In the 1920's, '30s, and '40s the single most talented individual in the entertainment world was Noel Coward, who achieved great success as an actor, vocalist, pianist, author, composer, lyricist and director. During a visit to our shores in the early 1950s, Sir Noel described Steve Allen as "the most talented man in America." Andy Williams once said, "Steve Allen does so many things, he's the only man I know who's listed on every one of the Yellow Pages." It is, in fact, difficult to believe there is only one Steve Allen. Not only is he the only TV comedian from the golden Age of Comedy of the 1950s still appearing frequently on TV, but has also expanded to become one of the most universal entertainers of all time.

His amazing career started with the "Tonight Show" which he created and hosted before Johnny Carson and Jay Leno took over. He has published 52 books, including Murder in Hawaii, Die Laughing, and Dumbth.(and 101 Ways to Reason Better and Improve your Mind). Wake Up to Murder, Murder on the Atlantic and But Seriously.

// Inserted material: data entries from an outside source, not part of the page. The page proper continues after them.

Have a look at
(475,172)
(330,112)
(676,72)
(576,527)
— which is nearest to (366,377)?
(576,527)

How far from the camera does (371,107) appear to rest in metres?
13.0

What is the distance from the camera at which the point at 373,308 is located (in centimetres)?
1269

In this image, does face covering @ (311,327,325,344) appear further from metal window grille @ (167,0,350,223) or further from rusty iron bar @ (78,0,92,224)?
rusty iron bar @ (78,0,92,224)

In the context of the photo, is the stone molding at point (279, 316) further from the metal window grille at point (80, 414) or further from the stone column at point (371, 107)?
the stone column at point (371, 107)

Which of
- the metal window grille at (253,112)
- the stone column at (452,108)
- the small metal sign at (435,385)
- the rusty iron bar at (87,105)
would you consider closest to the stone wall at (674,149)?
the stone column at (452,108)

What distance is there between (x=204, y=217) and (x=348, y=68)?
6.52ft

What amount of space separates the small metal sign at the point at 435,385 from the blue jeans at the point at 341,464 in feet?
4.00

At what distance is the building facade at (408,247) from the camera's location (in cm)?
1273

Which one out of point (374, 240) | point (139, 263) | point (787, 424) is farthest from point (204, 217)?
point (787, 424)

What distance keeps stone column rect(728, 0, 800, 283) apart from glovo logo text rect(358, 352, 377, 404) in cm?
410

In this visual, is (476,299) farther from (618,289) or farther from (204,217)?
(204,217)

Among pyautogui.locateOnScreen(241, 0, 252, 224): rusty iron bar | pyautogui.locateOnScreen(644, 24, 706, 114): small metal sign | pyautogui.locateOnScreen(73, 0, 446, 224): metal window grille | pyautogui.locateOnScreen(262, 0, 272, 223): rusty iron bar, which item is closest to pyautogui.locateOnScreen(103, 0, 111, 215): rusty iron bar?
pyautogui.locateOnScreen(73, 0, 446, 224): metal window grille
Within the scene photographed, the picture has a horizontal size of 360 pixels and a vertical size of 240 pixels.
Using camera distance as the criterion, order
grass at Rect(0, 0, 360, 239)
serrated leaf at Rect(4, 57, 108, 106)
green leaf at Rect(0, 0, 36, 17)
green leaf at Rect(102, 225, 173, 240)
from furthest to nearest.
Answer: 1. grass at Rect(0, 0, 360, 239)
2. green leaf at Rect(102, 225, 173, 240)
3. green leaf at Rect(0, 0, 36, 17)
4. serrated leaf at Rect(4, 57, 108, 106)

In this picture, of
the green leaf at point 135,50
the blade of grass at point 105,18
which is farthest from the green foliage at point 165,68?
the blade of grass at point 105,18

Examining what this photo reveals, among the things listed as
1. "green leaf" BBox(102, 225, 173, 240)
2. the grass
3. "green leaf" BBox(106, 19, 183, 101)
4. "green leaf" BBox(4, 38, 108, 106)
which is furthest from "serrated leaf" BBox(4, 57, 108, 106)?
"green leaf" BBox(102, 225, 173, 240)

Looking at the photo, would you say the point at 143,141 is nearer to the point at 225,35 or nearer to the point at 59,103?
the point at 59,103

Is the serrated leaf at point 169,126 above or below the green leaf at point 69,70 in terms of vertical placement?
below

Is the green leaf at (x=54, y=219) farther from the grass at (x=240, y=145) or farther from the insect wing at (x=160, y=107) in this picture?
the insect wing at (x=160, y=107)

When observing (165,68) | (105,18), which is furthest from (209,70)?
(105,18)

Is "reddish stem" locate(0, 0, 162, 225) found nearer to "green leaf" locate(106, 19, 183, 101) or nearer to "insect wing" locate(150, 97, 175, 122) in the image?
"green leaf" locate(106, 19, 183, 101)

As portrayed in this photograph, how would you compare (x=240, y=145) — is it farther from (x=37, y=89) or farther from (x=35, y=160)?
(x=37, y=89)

He is also the author of the hilarious book More Steve Allen on the Bible, Religion & Morality.

He has starred in many motion pictures, most notably Universal's The Benny Goodman Story, as well as recent TV appearances on ABC's celebrated drama Homicide. He starred on Broadway in The Pink Elephant, and has written over 7,600 songs, including "This Could Be the Start of Something Big," "Picnic", "Impossible," and "Pretend you don't see her." He has written the stirring Irish drama, The Wake, which won an L.A. drama critics' nomination as best play of 1977; and starred in the critically-acclaimed NBC series "The Steve Allen Comedy Hour".

In 1993, Mr. Allen became the Abbot of the world-famed Friars Club, succeeding Milton Berle, and in 1994 the Museum of Television and Radio honored him with a six-month retrospective of his work.

He is married to actress-comedienne Jayne Meadows.